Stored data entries
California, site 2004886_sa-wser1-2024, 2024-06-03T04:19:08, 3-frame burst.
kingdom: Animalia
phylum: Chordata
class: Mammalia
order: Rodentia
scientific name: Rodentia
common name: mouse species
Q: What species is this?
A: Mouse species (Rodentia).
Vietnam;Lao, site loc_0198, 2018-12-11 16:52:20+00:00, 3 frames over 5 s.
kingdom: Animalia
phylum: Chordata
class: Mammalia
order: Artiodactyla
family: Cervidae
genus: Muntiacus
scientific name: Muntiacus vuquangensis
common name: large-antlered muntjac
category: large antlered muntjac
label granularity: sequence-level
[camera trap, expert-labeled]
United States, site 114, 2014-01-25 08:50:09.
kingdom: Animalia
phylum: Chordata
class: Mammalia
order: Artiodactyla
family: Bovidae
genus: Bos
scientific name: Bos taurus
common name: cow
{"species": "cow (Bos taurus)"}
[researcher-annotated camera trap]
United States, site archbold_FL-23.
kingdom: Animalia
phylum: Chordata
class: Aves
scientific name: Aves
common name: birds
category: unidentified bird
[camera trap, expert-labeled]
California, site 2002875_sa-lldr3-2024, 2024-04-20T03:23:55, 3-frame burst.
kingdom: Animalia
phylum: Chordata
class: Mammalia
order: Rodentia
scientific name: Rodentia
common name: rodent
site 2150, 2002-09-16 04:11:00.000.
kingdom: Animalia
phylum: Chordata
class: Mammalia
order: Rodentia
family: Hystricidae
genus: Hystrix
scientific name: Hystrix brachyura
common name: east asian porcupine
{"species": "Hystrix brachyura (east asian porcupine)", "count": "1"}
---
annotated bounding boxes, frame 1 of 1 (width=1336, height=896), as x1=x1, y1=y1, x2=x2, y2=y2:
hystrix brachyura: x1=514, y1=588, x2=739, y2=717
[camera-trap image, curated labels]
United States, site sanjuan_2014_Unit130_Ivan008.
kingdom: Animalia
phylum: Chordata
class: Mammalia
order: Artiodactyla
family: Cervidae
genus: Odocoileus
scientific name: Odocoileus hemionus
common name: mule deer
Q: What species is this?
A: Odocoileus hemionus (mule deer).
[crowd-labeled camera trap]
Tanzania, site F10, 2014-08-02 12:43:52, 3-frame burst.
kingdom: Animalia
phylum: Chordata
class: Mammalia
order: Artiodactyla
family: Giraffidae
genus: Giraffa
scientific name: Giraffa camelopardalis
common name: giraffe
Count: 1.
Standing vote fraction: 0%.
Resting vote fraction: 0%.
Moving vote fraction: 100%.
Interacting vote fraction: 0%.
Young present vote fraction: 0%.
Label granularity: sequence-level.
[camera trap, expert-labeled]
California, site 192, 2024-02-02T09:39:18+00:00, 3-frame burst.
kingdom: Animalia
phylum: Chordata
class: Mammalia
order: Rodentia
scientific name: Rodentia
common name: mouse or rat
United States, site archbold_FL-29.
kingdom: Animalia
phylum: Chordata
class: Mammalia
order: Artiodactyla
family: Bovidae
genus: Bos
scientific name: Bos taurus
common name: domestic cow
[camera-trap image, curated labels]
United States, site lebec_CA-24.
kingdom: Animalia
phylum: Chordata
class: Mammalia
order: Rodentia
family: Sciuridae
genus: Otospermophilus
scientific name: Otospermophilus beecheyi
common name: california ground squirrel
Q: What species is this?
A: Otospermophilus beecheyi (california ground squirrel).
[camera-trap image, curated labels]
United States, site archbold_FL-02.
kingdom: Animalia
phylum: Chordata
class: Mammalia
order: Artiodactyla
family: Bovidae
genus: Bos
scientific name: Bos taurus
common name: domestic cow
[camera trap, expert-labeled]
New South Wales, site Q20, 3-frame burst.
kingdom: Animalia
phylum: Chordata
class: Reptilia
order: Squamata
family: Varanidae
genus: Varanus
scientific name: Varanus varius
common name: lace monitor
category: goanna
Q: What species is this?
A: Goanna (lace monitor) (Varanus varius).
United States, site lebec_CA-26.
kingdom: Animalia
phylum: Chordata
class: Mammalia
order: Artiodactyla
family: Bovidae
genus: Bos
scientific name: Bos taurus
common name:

TASK BRIEF
Each line of the records should be transcribed without change.

WRITTEN RESPONSE
California, site 2004886_sa-wser1-2024, 2024-06-03T04:19:08, 3-frame burst.
kingdom: Animalia
phylum: Chordata
class: Mammalia
order: Rodentia
scientific name: Rodentia
common name: mouse species
Q: What species is this?
A: Mouse species (Rodentia).
Vietnam;Lao, site loc_0198, 2018-12-11 16:52:20+00:00, 3 frames over 5 s.
kingdom: Animalia
phylum: Chordata
class: Mammalia
order: Artiodactyla
family: Cervidae
genus: Muntiacus
scientific name: Muntiacus vuquangensis
common name: large-antlered muntjac
category: large antlered muntjac
label granularity: sequence-level
[camera trap, expert-labeled]
United States, site 114, 2014-01-25 08:50:09.
kingdom: Animalia
phylum: Chordata
class: Mammalia
order: Artiodactyla
family: Bovidae
genus: Bos
scientific name: Bos taurus
common name: cow
{"species": "cow (Bos taurus)"}
[researcher-annotated camera trap]
United States, site archbold_FL-23.
kingdom: Animalia
phylum: Chordata
class: Aves
scientific name: Aves
common name: birds
category: unidentified bird
[camera trap, expert-labeled]
California, site 2002875_sa-lldr3-2024, 2024-04-20T03:23:55, 3-frame burst.
kingdom: Animalia
phylum: Chordata
class: Mammalia
order: Rodentia
scientific name: Rodentia
common name: rodent
site 2150, 2002-09-16 04:11:00.000.
kingdom: Animalia
phylum: Chordata
class: Mammalia
order: Rodentia
family: Hystricidae
genus: Hystrix
scientific name: Hystrix brachyura
common name: east asian porcupine
{"species": "Hystrix brachyura (east asian porcupine)", "count": "1"}
---
annotated bounding boxes, frame 1 of 1 (width=1336, height=896), as x1=x1, y1=y1, x2=x2, y2=y2:
hystrix brachyura: x1=514, y1=588, x2=739, y2=717
[camera-trap image, curated labels]
United States, site sanjuan_2014_Unit130_Ivan008.
kingdom: Animalia
phylum: Chordata
class: Mammalia
order: Artiodactyla
family: Cervidae
genus: Odocoileus
scientific name: Odocoileus hemionus
common name: mule deer
Q: What species is this?
A: Odocoileus hemionus (mule deer).
[crowd-labeled camera trap]
Tanzania, site F10, 2014-08-02 12:43:52, 3-frame burst.
kingdom: Animalia
phylum: Chordata
class: Mammalia
order: Artiodactyla
family: Giraffidae
genus: Giraffa
scientific name: Giraffa camelopardalis
common name: giraffe
Count: 1.
Standing vote fraction: 0%.
Resting vote fraction: 0%.
Moving vote fraction: 100%.
Interacting vote fraction: 0%.
Young present vote fraction: 0%.
Label granularity: sequence-level.
[camera trap, expert-labeled]
California, site 192, 2024-02-02T09:39:18+00:00, 3-frame burst.
kingdom: Animalia
phylum: Chordata
class: Mammalia
order: Rodentia
scientific name: Rodentia
common name: mouse or rat
United States, site archbold_FL-29.
kingdom: Animalia
phylum: Chordata
class: Mammalia
order: Artiodactyla
family: Bovidae
genus: Bos
scientific name: Bos taurus
common name: domestic cow
[camera-trap image, curated labels]
United States, site lebec_CA-24.
kingdom: Animalia
phylum: Chordata
class: Mammalia
order: Rodentia
family: Sciuridae
genus: Otospermophilus
scientific name: Otospermophilus beecheyi
common name: california ground squirrel
Q: What species is this?
A: Otospermophilus beecheyi (california ground squirrel).
[camera-trap image, curated labels]
United States, site archbold_FL-02.
kingdom: Animalia
phylum: Chordata
class: Mammalia
order: Artiodactyla
family: Bovidae
genus: Bos
scientific name: Bos taurus
common name: domestic cow
[camera trap, expert-labeled]
New South Wales, site Q20, 3-frame burst.
kingdom: Animalia
phylum: Chordata
class: Reptilia
order: Squamata
family: Varanidae
genus: Varanus
scientific name: Varanus varius
common name: lace monitor
category: goanna
Q: What species is this?
A: Goanna (lace monitor) (Varanus varius).
United States, site lebec_CA-26.
kingdom: Animalia
phylum: Chordata
class: Mammalia
order: Artiodactyla
family: Bovidae
genus: Bos
scientific name: Bos taurus
common name:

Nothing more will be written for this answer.